The coupling constant [\(\lambda =\frac {\hslash \tau _{\varphi }^{-1}}{2\pi k_{B} T}\)] is determined by using the phase relaxation time τ ϕ . The Fermi velocity of the carriers and the energy required to break apart the Cooper pairs are determined by using the following expressions; the value of the proportionality coefficient K ≅ 0.12 is used as in reference [17].
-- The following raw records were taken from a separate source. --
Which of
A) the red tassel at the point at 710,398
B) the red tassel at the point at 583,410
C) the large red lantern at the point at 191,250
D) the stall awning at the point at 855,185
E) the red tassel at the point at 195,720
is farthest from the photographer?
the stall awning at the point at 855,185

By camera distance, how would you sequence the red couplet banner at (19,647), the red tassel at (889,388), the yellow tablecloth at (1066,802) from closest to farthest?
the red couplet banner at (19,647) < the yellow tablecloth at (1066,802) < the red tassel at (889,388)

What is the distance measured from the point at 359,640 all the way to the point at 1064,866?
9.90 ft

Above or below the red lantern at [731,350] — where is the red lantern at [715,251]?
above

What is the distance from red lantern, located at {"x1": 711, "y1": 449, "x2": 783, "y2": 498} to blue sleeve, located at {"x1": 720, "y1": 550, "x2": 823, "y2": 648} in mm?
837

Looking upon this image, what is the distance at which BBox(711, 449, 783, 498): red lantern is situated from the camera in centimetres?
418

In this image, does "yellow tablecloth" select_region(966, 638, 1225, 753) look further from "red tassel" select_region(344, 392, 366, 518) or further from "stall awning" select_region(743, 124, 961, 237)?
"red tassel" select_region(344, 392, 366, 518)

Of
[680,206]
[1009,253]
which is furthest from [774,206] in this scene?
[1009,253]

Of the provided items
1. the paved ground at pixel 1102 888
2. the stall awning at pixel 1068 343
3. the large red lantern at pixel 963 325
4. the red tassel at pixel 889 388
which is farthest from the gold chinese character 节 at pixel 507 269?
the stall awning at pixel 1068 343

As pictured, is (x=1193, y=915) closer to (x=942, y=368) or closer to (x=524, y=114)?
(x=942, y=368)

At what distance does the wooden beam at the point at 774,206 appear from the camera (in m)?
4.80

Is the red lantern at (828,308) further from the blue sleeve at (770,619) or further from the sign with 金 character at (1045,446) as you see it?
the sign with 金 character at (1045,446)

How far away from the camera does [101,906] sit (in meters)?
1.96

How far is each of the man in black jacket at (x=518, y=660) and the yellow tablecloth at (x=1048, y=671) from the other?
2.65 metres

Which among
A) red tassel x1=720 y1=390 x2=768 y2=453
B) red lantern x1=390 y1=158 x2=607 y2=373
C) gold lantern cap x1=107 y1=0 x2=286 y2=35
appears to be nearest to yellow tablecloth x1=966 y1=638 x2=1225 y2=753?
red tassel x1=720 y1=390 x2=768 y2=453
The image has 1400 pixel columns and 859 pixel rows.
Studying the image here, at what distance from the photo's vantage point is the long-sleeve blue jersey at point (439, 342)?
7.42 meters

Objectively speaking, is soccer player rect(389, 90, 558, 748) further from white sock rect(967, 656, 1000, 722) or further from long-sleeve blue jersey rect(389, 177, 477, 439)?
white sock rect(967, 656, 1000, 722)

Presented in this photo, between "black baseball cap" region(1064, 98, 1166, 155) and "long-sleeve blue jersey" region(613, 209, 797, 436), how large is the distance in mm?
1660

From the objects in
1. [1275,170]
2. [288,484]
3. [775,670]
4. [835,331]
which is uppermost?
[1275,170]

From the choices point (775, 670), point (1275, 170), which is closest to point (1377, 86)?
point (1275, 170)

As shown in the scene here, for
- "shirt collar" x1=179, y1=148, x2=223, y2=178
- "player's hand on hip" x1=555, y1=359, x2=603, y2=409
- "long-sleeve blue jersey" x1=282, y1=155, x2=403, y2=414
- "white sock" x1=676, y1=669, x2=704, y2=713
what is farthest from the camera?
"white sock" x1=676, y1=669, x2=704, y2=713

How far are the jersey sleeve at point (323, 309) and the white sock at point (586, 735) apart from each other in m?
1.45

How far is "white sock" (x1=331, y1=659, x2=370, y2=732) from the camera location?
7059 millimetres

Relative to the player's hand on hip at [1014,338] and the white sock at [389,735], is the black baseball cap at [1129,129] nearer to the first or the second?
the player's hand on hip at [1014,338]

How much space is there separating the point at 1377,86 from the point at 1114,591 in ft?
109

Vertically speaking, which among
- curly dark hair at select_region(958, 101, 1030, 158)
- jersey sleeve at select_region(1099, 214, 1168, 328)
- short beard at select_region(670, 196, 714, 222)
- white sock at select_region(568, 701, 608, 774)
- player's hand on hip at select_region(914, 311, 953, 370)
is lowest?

$$ V_{\mathrm{F}}=\frac{5\pi k_{B} T_{c} \xi_{c(0)}} {2\hbar} $$
(9)
$$ E=\frac{h}{\tau_{\varphi} (1.6\times 10^{-19})}(eV) $$
(10)

By using N G values in the critical regime of Tl0.5Cu0.5 (Ba1−x Sr x )Ca2Cu3O y (x = 0, 0.15, 0.25, 0.35) samples, the B c(0), B c1(0), B c2(0), J c(0), and κ = λ/ξ are determined by using the aforementioned equations [1012]. The values of B c0(T), B c1(T), and J c(0) are enhanced with the increased Sr doping (Table 2). The thermodynamic critical field B c is related to the free energy difference between the normal and superconducting electrons. The increase in the values of these parameters suggests that efficient transfer of the mobile charge carrier takes place which increases the Cooper pair density in the conducting CuO2 planes. Moreover, it is most likely that the flux pinning characters is enhanced with Sr doping in the final compound. The energy required to break the Cooper pairs apart into normal electrons, the magnetic field penetration depth λ p.d, and the Ginzburg-Landau (GL) parameter κ are suppressed with Sr incorporation. The phase relaxation time of the carriers increases with Sr doping.

4 Conclusion

Sr-doped Tl0.5Cu0.5(Ba1−x Sr x )Ca2Cu3O y (x = 0, 0.15, 0.25, 0.35) superconducting samples are synthesized at a normal pressure, and their superconducting properties are determined. A significant decrease in the room temperature resistivity is observed with the doping of Sr. All the samples have shown metallic variations of resistivity and zero resistivity critical temperature ranging from 97 to 104 K. Magnitude of the superconductivity is significantly enhanced with the doping of Sr in the final compound. The phonon modes related to vibrations of apical oxygen atoms are softened whereas the peak position of CuO2 planar oxygen mode stays unchanged showing that Sr is incorporated at the Ba sites. The excess conductivity analyses of conductivity data of these samples have shown an increase in the values of the phase relaxation time of the carriers τ ϕ and the Fermi velocity v F of superconducting carriers with the doping of Sr in the final compound. The \(V_{F} =\frac {\pi \xi _{C} {\Delta }} {\hslash } \) depends on Fermi-vector K F = (3π 2 N/V)1/3[n = N/V] which in turn depends on the density of the carriers. An increase in the values of v F shows that the carrier’s density in the superconducting CuO2 planes is enhanced with the doping of Sr at the Ba sites despite an increase in the volume of the unit cell. It confirms that doped Sr atoms induce efficient transfer of the charge carriers to the conducting planes. The values of parameters such as B c0(T), B c1(T), and J c(0) are enhanced with the doping of Sr in the final compound. The values of these parameters crucially depend on the thermodynamic critical field B c which is related to the free energy difference between the normal and superconducting electrons. The doped Sr at the Ba sites seems to promote an increase in the difference of free energy difference between normal and superconducting state and hence the values of these parameters. Moreover, the doped Sr atoms enhance the flux pinning characters that can be witnessed in the decrease of London penetration depth λ p.d and the Ginzburg-Landau(GL) parameter κ.